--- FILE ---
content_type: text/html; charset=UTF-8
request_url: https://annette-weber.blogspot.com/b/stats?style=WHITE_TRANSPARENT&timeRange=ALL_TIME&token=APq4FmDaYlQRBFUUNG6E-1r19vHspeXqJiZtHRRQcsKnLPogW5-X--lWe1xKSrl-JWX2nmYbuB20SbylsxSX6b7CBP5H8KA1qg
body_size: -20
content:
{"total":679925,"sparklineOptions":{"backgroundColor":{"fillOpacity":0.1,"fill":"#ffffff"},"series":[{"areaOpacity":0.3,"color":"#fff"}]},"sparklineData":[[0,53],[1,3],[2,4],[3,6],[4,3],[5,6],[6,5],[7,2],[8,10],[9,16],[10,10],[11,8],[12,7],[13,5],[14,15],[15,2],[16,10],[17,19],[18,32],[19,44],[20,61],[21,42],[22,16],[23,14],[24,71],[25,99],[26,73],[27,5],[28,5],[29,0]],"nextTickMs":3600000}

------------------------------------------------------------

◆ **Your objective**: Please copy out each entry exactly as it appears above.

◆ **Answer to this task**:
--- FILE ---
content_type: text/html; charset=UTF-8
request_url: https://annette-weber.blogspot.com/b/stats?style=WHITE_TRANSPARENT&timeRange=ALL_TIME&token=APq4FmDaYlQRBFUUNG6E-1r19vHspeXqJiZtHRRQcsKnLPogW5-X--lWe1xKSrl-JWX2nmYbuB20SbylsxSX6b7CBP5H8KA1qg
body_size: -20
content:
{"total":679925,"sparklineOptions":{"backgroundColor":{"fillOpacity":0.1,"fill":"#ffffff"},"series":[{"areaOpacity":0.3,"color":"#fff"}]},"sparklineData":[[0,53],[1,3],[2,4],[3,6],[4,3],[5,6],[6,5],[7,2],[8,10],[9,16],[10,10],[11,8],[12,7],[13,5],[14,15],[15,2],[16,10],[17,19],[18,32],[19,44],[20,61],[21,42],[22,16],[23,14],[24,71],[25,99],[26,73],[27,5],[28,5],[29,0]],"nextTickMs":3600000}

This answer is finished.